Protection de la confidentialité des règles
Bien que le mandat proposé pour la Floride ait été rejeté, nous avons constaté que la plupart des États recueillent en fait des données sur les cycles menstruels des athlètes du secondaire.
Sur la base de notre collection de formulaires de pré-participation sportive, seuls quatre États – Mississippi, New Hampshire, New York et Oklahoma – ainsi que Washington, DC, ne posent actuellement aucune question sur les antécédents menstruels sur les formulaires médicaux de pré-participation sportive fournis. par leur association sportive d’État.
À la suite du vote sur la proposition de la Floride, trois démocrates de la Chambre ont présenté une législation appelée Privacy in Education Concerning Individuals’ Own Data Act, ou PERIOD Act. Cela interdirait aux écoles de collecter des informations sur les menstruations.
Si cette législation est adoptée, les quelque 3 millions de lycéennes américaines qui pratiquent un sport dans un État qui pose encore des questions sur l’historique menstruel n’auront plus à partager ces informations.

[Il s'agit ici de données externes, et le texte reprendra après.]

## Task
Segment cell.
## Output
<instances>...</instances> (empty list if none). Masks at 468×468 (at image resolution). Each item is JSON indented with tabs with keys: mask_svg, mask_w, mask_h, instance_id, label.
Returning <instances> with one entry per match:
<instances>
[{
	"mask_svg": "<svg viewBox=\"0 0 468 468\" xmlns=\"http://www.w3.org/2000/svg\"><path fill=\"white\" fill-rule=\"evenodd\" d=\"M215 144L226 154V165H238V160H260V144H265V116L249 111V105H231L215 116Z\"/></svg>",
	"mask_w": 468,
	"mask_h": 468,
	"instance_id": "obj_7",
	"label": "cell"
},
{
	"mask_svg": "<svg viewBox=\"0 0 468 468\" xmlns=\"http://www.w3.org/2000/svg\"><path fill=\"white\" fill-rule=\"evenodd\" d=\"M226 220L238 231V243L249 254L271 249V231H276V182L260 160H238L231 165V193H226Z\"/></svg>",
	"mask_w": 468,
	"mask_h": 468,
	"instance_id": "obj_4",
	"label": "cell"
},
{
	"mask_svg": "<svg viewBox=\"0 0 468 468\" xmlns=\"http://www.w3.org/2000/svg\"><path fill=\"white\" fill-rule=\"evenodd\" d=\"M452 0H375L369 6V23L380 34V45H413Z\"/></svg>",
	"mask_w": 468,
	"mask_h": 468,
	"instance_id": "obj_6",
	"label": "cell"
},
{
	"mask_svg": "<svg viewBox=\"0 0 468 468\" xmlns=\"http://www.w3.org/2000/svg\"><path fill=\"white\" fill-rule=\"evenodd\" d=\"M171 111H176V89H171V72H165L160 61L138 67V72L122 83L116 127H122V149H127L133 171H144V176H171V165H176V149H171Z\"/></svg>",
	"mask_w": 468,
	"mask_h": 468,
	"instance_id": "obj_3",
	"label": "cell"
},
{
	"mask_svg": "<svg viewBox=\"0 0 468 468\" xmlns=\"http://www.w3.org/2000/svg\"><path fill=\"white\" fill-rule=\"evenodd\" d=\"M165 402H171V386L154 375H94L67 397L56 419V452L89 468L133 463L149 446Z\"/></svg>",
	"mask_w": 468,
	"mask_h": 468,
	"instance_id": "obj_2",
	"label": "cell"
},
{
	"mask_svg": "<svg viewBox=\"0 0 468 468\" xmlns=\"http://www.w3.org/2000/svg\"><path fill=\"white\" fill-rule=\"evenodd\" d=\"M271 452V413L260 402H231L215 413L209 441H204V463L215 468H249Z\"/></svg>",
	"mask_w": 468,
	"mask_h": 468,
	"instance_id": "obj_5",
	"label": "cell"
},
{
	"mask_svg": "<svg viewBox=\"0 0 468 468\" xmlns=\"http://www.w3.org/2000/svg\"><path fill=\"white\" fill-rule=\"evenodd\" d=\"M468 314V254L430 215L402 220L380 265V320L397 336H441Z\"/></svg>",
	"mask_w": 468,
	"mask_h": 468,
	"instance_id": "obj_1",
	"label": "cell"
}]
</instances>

Lindsey Darvin, professeure adjointe de gestion du sport, Université de Syracuse; David Schultz, professeur de sciences politiques, Université Hamline et Tia Spagnuolo, doctorante en recherche et action communautaire, Université de Binghamton, Université d’État de New York
Cet article est republié de The Conversation sous une licence Creative Commons. Lire l’article d’origine.